**TASK ITEM**
Render the captions in the material below as a numbered list, one entry per non-blank line, and omit the pictures.

**WORKING DATA**
Start of Block

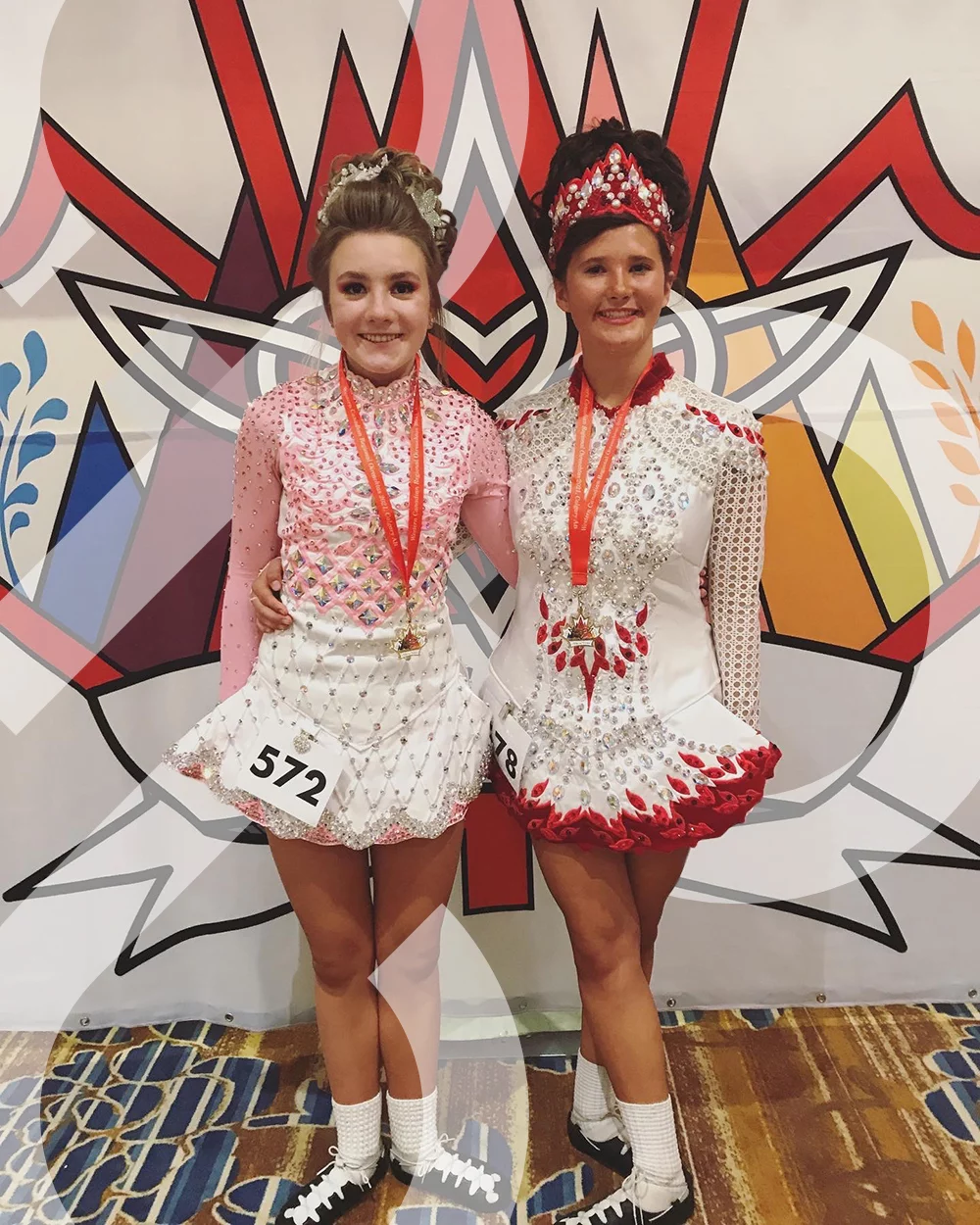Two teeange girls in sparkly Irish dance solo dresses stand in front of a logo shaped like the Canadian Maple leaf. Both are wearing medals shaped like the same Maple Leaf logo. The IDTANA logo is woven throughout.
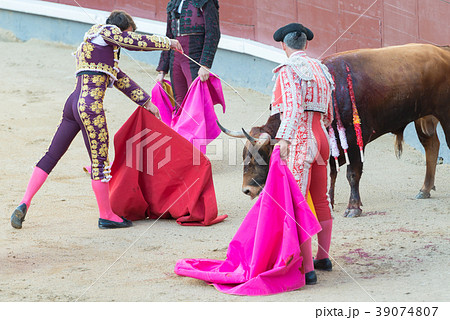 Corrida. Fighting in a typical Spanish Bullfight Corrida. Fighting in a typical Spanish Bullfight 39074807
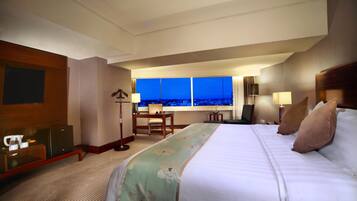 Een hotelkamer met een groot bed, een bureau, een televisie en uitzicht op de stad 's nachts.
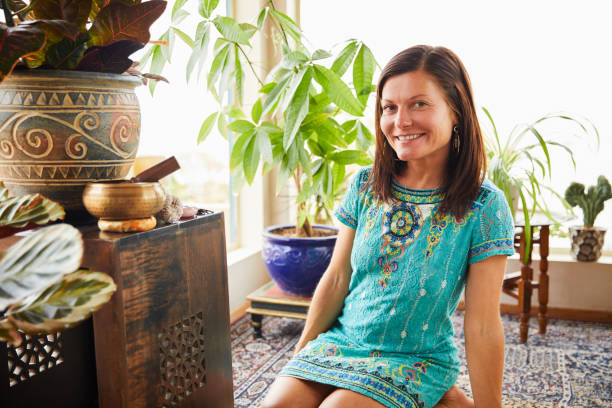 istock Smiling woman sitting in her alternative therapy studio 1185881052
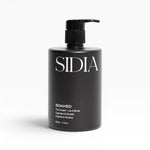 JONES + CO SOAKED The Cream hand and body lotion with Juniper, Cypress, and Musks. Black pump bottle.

End of Block

**TASK OUTPUT**
1. Two teeange girls in sparkly Irish dance solo dresses stand in front of a logo shaped like the Canadian Maple leaf. Both are wearing medals shaped like the same Maple Leaf logo. The IDTANA logo is woven throughout.
2.  Corrida. Fighting in a typical Spanish Bullfight Corrida. Fighting in a typical Spanish Bullfight 39074807
3.  Een hotelkamer met een groot bed, een bureau, een televisie en uitzicht op de stad 's nachts.
4.  istock Smiling woman sitting in her alternative therapy studio 1185881052
5.  JONES + CO SOAKED The Cream hand and body lotion with Juniper, Cypress, and Musks. Black pump bottle.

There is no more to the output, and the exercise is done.